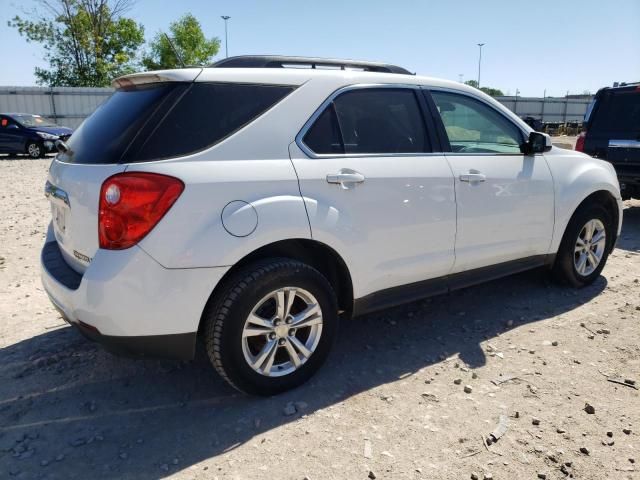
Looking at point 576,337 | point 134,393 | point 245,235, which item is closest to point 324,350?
point 245,235

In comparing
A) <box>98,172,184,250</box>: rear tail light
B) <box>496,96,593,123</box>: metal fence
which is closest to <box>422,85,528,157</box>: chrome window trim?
<box>98,172,184,250</box>: rear tail light

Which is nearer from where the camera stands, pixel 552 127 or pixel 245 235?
pixel 245 235

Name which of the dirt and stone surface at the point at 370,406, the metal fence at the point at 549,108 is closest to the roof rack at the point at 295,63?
the dirt and stone surface at the point at 370,406

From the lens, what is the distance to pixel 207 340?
2.69 m

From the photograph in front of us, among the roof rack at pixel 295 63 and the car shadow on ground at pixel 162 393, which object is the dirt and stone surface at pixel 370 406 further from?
the roof rack at pixel 295 63

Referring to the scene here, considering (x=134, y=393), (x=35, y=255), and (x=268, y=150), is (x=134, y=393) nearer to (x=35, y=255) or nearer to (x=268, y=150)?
(x=268, y=150)

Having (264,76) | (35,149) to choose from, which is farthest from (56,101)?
(264,76)

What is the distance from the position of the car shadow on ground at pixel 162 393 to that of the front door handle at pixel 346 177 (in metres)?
1.22

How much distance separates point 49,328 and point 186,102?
235cm

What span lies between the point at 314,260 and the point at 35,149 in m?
17.7

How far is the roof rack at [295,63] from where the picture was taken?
123 inches

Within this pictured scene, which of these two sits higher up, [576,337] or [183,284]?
[183,284]

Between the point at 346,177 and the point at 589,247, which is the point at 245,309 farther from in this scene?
the point at 589,247

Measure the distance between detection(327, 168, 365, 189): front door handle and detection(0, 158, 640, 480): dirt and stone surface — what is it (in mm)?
1222
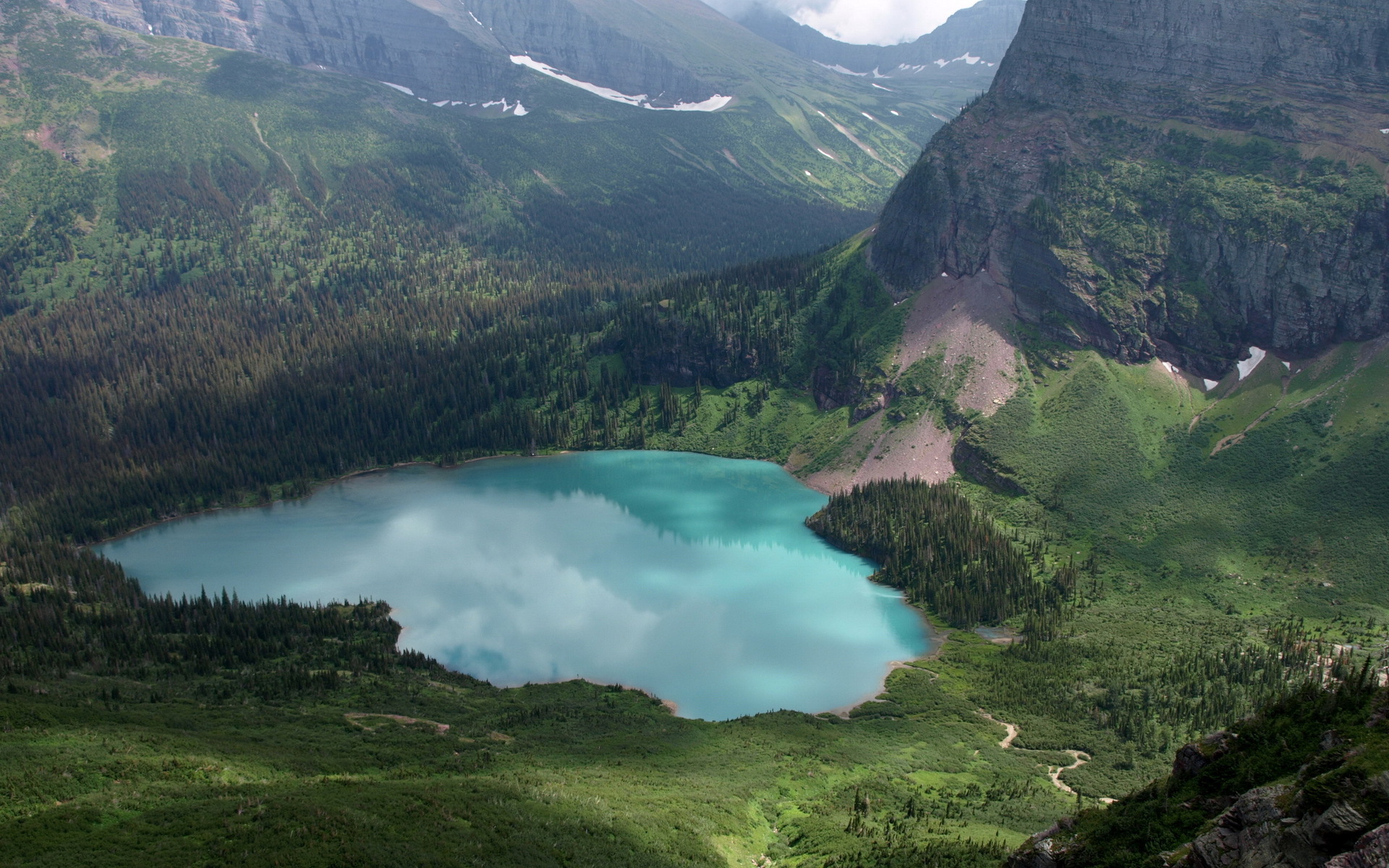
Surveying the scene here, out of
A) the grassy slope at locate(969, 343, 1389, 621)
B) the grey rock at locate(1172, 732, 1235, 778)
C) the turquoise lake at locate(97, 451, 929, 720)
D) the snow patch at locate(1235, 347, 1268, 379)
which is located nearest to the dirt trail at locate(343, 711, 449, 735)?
Answer: the turquoise lake at locate(97, 451, 929, 720)

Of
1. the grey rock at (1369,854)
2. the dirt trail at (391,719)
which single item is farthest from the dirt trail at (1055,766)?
the grey rock at (1369,854)

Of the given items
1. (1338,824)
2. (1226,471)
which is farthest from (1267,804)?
(1226,471)

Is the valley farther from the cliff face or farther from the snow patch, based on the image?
the snow patch

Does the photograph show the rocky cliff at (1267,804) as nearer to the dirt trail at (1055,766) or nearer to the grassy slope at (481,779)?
the grassy slope at (481,779)

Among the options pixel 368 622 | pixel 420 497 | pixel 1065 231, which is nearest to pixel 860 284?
pixel 1065 231

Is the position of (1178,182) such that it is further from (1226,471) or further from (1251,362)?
(1226,471)

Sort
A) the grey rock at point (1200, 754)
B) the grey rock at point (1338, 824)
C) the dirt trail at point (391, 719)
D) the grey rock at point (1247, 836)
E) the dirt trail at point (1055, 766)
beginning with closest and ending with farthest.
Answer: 1. the grey rock at point (1338, 824)
2. the grey rock at point (1247, 836)
3. the grey rock at point (1200, 754)
4. the dirt trail at point (1055, 766)
5. the dirt trail at point (391, 719)

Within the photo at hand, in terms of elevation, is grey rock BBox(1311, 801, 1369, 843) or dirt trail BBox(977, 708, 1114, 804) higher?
grey rock BBox(1311, 801, 1369, 843)
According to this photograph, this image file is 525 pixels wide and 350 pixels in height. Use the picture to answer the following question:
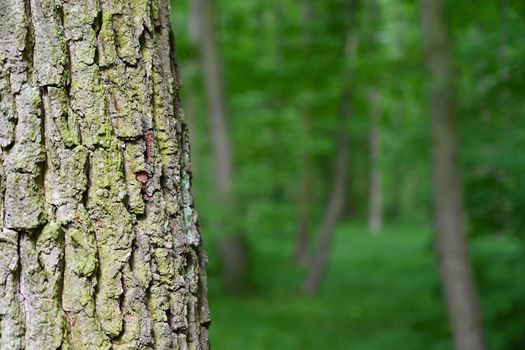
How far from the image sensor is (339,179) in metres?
13.1

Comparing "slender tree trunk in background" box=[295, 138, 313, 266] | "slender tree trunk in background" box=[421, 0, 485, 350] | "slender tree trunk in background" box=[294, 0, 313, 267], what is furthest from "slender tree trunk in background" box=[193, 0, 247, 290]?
"slender tree trunk in background" box=[421, 0, 485, 350]

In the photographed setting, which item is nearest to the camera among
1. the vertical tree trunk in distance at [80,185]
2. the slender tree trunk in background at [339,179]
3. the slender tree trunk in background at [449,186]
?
the vertical tree trunk in distance at [80,185]

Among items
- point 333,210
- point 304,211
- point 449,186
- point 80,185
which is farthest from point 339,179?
point 80,185

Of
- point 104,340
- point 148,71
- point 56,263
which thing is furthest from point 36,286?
point 148,71

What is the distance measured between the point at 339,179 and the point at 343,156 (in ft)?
1.47

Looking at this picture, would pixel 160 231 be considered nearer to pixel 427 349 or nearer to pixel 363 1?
pixel 427 349

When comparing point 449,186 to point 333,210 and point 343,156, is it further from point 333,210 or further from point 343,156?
_ _ _ _ _ _ _
REQUIRED WORK
Render all of the material above as a JSON list of strings with one string per line, skipping blank lines and leaving out the pictures.

TASK SOLUTION
[
  "Looking at point 576,337 | point 134,393 | point 245,235, which item is closest to point 324,350?",
  "point 245,235",
  "In comparing",
  "A) <box>98,172,184,250</box>: rear tail light",
  "B) <box>496,96,593,123</box>: metal fence",
  "which is closest to <box>422,85,528,157</box>: chrome window trim?",
  "<box>98,172,184,250</box>: rear tail light",
  "Which is nearer from where the camera stands, pixel 552 127 or pixel 245 235?",
  "pixel 245 235",
  "Name which of the dirt and stone surface at the point at 370,406, the metal fence at the point at 549,108 is closest to the roof rack at the point at 295,63?",
  "the dirt and stone surface at the point at 370,406",
  "From the lens, what is the distance to pixel 207 340?",
  "2.69 m",
  "From the photograph in front of us, among the roof rack at pixel 295 63 and the car shadow on ground at pixel 162 393, which object is the dirt and stone surface at pixel 370 406 further from?",
  "the roof rack at pixel 295 63",
  "Referring to the scene here, considering (x=134, y=393), (x=35, y=255), and (x=268, y=150), is (x=134, y=393) nearer to (x=35, y=255) or nearer to (x=268, y=150)?",
  "(x=268, y=150)",
  "Having (264,76) | (35,149) to choose from, which is farthest from (56,101)?",
  "(264,76)",
  "What is the distance from the position of the car shadow on ground at pixel 162 393 to that of the front door handle at pixel 346 177 (in metres)?",
  "1.22",
  "How much distance separates point 49,328 and point 186,102?",
  "235cm",
  "What span lies between the point at 314,260 and the point at 35,149 in m?",
  "17.7",
  "How far is the roof rack at [295,63] from where the picture was taken?",
  "123 inches",
  "Within this pictured scene, which of these two sits higher up, [576,337] or [183,284]?",
  "[183,284]",
  "Between the point at 346,177 and the point at 589,247, which is the point at 245,309 farther from in this scene?",
  "the point at 589,247",
  "Measure the distance between detection(327, 168, 365, 189): front door handle and detection(0, 158, 640, 480): dirt and stone surface — what is it (in mm)?",
  "1222",
  "Surveying the scene here, out of",
  "A) the grassy slope at locate(969, 343, 1389, 621)",
  "B) the grey rock at locate(1172, 732, 1235, 778)",
  "C) the turquoise lake at locate(97, 451, 929, 720)",
  "D) the snow patch at locate(1235, 347, 1268, 379)",
  "which is located nearest to the dirt trail at locate(343, 711, 449, 735)?",
  "Answer: the turquoise lake at locate(97, 451, 929, 720)",
  "Of",
  "1. the grey rock at (1369,854)",
  "2. the dirt trail at (391,719)",
  "which single item is farthest from the dirt trail at (1055,766)?",
  "the grey rock at (1369,854)",
  "Of the given items",
  "1. (1338,824)",
  "2. (1226,471)",
  "which is farthest from (1267,804)?",
  "(1226,471)",
  "Is the valley farther from the cliff face or farther from the snow patch, based on the image?",
  "the snow patch",
  "Does the photograph show the rocky cliff at (1267,804) as nearer to the dirt trail at (1055,766) or nearer to the grassy slope at (481,779)?",
  "the grassy slope at (481,779)",
  "Among the options pixel 368 622 | pixel 420 497 | pixel 1065 231, which is nearest to pixel 860 284?",
  "pixel 1065 231",
  "Is the position of (1178,182) such that it is further from (1226,471) or further from (1251,362)?",
  "(1226,471)",
  "Sort",
  "A) the grey rock at point (1200, 754)",
  "B) the grey rock at point (1338, 824)",
  "C) the dirt trail at point (391, 719)",
  "D) the grey rock at point (1247, 836)",
  "E) the dirt trail at point (1055, 766)",
  "beginning with closest and ending with farthest.",
  "Answer: 1. the grey rock at point (1338, 824)",
  "2. the grey rock at point (1247, 836)",
  "3. the grey rock at point (1200, 754)",
  "4. the dirt trail at point (1055, 766)",
  "5. the dirt trail at point (391, 719)",
  "Within the photo at hand, in terms of elevation, is grey rock BBox(1311, 801, 1369, 843) or dirt trail BBox(977, 708, 1114, 804) higher?",
  "grey rock BBox(1311, 801, 1369, 843)",
  "According to this photograph, this image file is 525 pixels wide and 350 pixels in height. Use the picture to answer the following question:",
  "How far from the image sensor is (339,179) in metres?",
  "13.1",
  "Comparing \"slender tree trunk in background\" box=[295, 138, 313, 266] | \"slender tree trunk in background\" box=[421, 0, 485, 350] | \"slender tree trunk in background\" box=[294, 0, 313, 267], what is furthest from \"slender tree trunk in background\" box=[193, 0, 247, 290]?",
  "\"slender tree trunk in background\" box=[421, 0, 485, 350]",
  "In the photographed setting, which item is nearest to the camera among",
  "1. the vertical tree trunk in distance at [80,185]",
  "2. the slender tree trunk in background at [339,179]",
  "3. the slender tree trunk in background at [449,186]",
  "?",
  "the vertical tree trunk in distance at [80,185]",
  "Among items",
  "- point 333,210",
  "- point 304,211",
  "- point 449,186",
  "- point 80,185",
  "which is farthest from point 339,179?",
  "point 80,185",
  "Of",
  "- point 104,340",
  "- point 148,71",
  "- point 56,263",
  "which thing is furthest from point 36,286?",
  "point 148,71",
  "What is the distance measured between the point at 339,179 and the point at 343,156 (in ft)?",
  "1.47",
  "Looking at this picture, would pixel 160 231 be considered nearer to pixel 427 349 or nearer to pixel 363 1?",
  "pixel 427 349",
  "When comparing point 449,186 to point 333,210 and point 343,156, is it further from point 333,210 or further from point 343,156?"
]